__Source passage__
============================================================
The Nearly Calamitous Taming of PZ

Without a home, without a name, and with her puppies taken from her, a foxhound is rescued from a laboratory and begins the treacherous journey of learning how to live in the world.

When PZ-5934—as her tattoo reads, the only name she has ever known—leaves the laboratory cage in which she has lived her entire life, she feels not relief or exultation but paralyzing fear. Everything is new and terrifying—cars, grass, fences, doors, and the tiny black-and-red dot that starts to speak to her. Before long, however, PZ realizes that Dottie the ladybug is a friend who, Jiminy Cricket–like, will help guide her transition to life as a human companion. PZ makes slow progress and becomes attached to her rescuer, Lynn, only to find that once again her life is turned inside out when she becomes the adoptee of a young girl named Olivia, who recently lost her father. PZ—now named Lolly J.—and Olivia want to love each other, but they both struggle with trust and patience, making for a rocky beginning. The third-person narration switches between Lolly J. and Olivia, underscoring the author’s point that the relationship between a dog and a human evolves from changes on both sides. “You know what?” Olivia says to Lolly J. “The thing is, I needed taming, too.” Ritter is at her best when grappling with her main characters’ internal lives, outlining in an accessible, realistically paced way how the psychology of grief and trauma can give way to hope and love. The Disney-fied elements she adds in to enliven the story—e.g., the presence of Dottie and a 101 Dalmations–like rescue in the final chapters—seem somewhat less genuine and successful, though they may help engage younger readers. Ryan’s expressive black-and-white illustrations will do the same.
============================================================
__Records taken from a collection__
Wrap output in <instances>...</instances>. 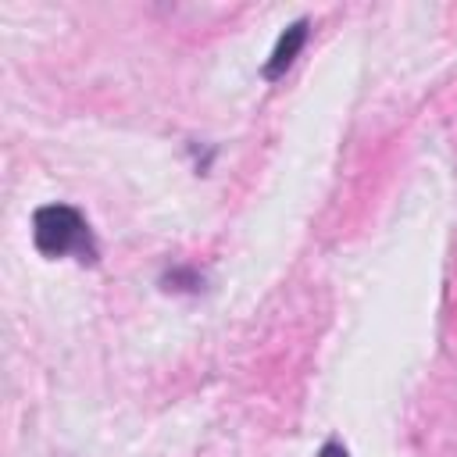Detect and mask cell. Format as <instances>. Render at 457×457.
I'll use <instances>...</instances> for the list:
<instances>
[{"instance_id":"cell-1","label":"cell","mask_w":457,"mask_h":457,"mask_svg":"<svg viewBox=\"0 0 457 457\" xmlns=\"http://www.w3.org/2000/svg\"><path fill=\"white\" fill-rule=\"evenodd\" d=\"M32 239L43 257H64V253H93L89 246V225L86 218L68 204H46L32 218Z\"/></svg>"},{"instance_id":"cell-3","label":"cell","mask_w":457,"mask_h":457,"mask_svg":"<svg viewBox=\"0 0 457 457\" xmlns=\"http://www.w3.org/2000/svg\"><path fill=\"white\" fill-rule=\"evenodd\" d=\"M318 457H350V453H346V446H343V443L328 439V443H325V446L318 450Z\"/></svg>"},{"instance_id":"cell-2","label":"cell","mask_w":457,"mask_h":457,"mask_svg":"<svg viewBox=\"0 0 457 457\" xmlns=\"http://www.w3.org/2000/svg\"><path fill=\"white\" fill-rule=\"evenodd\" d=\"M303 43H307V18H296V21L286 25L282 36L275 39L271 57L264 61V79H278V75H286V68L296 61V54L303 50Z\"/></svg>"}]
</instances>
============================================================
__Task description__
In the book review, what new name does PZ receive after Olivia adopts her? The listing has nothing to do with the book review.

__Exercise response__
Lolly J.